Espacio de recogimiento y oración
Al interior del santuario, la devoción adquiere un tono distinto en la catacumba, un espacio que se convierte en refugio de silencio y recogimiento. Ahí, los fieles encienden velas y dejan ofrendas frente a las imágenes de los Tres Reyes, elevando plegarias por salud, trabajo y bienestar familiar.
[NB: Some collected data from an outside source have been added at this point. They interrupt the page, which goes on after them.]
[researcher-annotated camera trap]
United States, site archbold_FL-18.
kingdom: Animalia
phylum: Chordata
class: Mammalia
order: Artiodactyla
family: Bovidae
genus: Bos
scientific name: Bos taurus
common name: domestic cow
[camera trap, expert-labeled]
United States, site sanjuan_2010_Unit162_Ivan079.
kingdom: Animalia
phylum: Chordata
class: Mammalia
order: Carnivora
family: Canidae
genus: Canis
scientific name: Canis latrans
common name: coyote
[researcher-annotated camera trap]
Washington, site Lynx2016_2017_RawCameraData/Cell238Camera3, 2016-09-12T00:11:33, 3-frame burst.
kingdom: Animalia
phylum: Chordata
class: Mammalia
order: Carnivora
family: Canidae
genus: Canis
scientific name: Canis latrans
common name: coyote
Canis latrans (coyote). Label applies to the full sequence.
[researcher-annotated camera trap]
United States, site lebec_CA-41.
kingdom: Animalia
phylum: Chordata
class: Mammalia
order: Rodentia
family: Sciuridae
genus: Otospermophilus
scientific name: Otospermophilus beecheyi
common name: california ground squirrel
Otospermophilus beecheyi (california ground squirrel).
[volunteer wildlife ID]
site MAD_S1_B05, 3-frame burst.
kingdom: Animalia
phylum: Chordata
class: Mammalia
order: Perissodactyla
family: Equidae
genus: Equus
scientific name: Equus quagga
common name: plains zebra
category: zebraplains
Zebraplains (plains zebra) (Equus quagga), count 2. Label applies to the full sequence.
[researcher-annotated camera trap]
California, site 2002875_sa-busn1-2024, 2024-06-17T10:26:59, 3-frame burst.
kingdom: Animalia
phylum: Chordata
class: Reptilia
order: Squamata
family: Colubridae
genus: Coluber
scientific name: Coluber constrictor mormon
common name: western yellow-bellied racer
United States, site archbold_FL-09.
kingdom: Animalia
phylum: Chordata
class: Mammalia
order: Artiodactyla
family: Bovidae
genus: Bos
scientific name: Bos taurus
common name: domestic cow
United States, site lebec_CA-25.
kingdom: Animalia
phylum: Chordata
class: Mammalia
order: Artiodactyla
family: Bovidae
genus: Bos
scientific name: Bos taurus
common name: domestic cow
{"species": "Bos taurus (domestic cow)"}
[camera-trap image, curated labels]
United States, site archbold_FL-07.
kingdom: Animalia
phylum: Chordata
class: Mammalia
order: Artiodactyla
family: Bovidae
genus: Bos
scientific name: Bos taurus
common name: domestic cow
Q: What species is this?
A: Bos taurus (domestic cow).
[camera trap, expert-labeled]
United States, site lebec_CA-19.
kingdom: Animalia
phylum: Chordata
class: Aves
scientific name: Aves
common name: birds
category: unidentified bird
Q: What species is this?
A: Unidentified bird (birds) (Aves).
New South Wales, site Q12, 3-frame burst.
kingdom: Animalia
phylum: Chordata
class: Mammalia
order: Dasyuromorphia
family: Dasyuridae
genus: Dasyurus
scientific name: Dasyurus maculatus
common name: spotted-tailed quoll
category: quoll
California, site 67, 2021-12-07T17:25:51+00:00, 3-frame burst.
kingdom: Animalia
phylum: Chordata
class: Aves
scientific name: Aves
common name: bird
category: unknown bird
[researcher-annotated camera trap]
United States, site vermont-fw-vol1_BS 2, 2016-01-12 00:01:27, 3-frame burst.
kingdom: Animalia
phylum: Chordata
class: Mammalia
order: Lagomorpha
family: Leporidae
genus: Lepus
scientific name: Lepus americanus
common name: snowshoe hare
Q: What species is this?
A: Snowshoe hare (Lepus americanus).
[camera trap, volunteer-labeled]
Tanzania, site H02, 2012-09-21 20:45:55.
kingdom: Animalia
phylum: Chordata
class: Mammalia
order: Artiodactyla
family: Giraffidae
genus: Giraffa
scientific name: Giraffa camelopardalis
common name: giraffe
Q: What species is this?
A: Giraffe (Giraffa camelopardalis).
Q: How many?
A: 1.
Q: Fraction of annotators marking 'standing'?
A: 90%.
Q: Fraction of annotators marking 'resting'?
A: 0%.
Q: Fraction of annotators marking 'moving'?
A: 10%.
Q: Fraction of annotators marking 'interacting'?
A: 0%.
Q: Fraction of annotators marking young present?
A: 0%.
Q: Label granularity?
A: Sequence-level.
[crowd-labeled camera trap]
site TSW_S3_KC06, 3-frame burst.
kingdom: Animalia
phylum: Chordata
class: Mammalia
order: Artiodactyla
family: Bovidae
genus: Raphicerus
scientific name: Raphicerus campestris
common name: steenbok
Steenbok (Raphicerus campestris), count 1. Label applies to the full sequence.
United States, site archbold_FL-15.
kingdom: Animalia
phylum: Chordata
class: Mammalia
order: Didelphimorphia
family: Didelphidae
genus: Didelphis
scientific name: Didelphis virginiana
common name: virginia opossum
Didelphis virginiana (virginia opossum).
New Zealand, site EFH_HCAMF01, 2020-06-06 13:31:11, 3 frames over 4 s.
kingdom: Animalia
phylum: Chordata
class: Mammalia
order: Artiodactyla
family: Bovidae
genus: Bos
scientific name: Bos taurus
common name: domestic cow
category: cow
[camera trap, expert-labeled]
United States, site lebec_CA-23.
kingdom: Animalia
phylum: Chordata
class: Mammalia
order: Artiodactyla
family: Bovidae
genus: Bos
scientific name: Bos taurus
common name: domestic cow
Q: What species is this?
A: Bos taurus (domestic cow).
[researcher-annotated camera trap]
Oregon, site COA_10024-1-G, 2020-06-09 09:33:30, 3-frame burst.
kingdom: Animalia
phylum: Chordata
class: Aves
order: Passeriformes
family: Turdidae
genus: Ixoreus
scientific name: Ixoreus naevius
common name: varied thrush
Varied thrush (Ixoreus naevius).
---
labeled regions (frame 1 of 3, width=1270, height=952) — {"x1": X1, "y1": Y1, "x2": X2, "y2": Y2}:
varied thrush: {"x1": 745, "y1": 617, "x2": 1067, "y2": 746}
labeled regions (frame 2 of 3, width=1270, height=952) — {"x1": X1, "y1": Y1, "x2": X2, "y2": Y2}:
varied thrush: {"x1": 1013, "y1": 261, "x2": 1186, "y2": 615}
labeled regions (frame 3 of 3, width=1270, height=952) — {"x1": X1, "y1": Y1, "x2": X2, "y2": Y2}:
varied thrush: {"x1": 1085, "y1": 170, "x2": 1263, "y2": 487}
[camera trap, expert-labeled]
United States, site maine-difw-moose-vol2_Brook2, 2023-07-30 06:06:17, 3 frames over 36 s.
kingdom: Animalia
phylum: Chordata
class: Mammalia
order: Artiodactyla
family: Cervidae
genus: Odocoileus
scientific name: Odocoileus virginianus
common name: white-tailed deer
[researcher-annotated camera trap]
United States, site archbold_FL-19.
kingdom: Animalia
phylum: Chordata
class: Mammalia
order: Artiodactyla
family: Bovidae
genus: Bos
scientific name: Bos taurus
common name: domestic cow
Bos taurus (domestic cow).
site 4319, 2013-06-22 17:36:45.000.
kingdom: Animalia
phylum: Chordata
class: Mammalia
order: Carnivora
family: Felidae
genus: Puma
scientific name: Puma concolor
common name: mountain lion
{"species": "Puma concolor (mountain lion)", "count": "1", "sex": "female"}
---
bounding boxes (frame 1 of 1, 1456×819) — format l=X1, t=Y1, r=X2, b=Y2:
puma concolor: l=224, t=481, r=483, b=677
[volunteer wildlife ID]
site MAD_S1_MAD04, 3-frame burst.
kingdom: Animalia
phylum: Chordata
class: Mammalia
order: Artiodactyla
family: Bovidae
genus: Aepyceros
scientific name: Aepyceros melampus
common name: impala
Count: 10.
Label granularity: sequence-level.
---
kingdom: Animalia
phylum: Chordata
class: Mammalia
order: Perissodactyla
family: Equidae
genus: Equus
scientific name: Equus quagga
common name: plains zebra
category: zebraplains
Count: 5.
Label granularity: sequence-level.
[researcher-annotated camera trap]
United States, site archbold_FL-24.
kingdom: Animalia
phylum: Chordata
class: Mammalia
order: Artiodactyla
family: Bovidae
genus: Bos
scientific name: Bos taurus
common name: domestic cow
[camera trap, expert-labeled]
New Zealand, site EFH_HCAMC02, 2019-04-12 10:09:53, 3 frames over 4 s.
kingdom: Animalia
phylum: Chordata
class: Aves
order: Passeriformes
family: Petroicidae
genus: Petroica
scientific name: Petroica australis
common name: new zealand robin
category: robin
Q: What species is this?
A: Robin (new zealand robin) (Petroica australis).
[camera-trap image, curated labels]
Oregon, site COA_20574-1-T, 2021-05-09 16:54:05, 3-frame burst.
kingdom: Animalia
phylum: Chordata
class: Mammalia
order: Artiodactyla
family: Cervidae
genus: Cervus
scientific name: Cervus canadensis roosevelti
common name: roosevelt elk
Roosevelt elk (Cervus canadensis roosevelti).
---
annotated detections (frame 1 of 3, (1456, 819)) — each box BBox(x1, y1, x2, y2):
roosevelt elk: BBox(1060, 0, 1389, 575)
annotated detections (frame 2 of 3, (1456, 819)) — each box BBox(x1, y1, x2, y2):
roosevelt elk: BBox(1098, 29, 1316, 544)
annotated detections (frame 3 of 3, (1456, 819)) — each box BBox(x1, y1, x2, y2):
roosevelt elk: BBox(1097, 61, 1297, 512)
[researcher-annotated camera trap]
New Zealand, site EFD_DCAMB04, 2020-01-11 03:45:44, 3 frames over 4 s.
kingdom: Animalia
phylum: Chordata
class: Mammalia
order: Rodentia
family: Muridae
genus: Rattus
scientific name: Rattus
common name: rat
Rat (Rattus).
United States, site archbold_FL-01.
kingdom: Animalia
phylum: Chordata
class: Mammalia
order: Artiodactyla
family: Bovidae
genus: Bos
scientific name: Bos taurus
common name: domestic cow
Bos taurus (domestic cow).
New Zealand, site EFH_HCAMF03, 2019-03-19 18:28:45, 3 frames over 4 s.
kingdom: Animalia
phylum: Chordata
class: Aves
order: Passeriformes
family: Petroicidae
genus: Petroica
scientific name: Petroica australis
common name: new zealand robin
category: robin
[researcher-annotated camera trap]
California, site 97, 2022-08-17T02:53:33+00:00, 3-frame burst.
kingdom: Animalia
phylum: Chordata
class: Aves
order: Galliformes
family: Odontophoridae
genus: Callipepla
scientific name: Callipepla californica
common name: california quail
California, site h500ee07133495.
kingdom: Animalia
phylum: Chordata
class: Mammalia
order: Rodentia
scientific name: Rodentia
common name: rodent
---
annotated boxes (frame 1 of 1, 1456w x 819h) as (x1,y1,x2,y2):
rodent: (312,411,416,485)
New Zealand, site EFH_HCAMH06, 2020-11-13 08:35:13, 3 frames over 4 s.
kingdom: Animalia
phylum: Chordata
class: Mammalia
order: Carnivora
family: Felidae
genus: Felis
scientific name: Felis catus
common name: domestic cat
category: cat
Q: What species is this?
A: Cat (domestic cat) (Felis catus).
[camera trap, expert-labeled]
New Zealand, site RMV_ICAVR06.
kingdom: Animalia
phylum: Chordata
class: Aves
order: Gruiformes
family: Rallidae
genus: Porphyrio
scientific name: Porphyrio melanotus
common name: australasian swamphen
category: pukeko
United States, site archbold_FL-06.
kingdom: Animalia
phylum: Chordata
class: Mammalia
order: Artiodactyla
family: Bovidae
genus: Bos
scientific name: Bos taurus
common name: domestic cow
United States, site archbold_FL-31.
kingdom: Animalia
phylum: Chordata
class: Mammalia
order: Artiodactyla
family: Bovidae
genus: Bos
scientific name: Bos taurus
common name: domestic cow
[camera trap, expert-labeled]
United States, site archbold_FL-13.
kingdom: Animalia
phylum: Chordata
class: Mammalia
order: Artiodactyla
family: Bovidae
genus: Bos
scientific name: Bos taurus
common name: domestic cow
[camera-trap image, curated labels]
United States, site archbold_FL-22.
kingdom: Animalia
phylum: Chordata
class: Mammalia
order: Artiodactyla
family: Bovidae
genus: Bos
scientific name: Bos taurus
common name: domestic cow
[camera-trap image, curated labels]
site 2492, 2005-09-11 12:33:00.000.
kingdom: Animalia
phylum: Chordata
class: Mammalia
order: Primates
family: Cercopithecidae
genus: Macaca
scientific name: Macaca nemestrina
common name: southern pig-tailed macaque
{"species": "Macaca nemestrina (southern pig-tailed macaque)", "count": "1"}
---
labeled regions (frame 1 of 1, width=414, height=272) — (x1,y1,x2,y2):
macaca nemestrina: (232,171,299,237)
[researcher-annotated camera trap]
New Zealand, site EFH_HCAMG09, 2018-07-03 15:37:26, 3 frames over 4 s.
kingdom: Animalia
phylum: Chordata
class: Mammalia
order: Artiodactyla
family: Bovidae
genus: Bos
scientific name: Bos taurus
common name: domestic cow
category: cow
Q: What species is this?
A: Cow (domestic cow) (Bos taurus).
La luz de las velas crea una atmósfera íntima que contrasta con el bullicio del exterior. Cada llama encendida simboliza una promesa, una súplica o un agradecimiento, recordando que la fe también se vive en lo personal, lejos de las multitudes.

Mientras tanto, en el exterior, el centro de Tizimín mantiene su ritmo festivo. Visitantes recorren las calles, consumen productos locales y contribuyen a la dinamización de la economía. De esta forma, el Día de Reyes se consolida como una celebración integral que fortalece la fe, preserva la tradición y reafirma a Tizimín como un referente cultural y espiritual que se renueva año con año.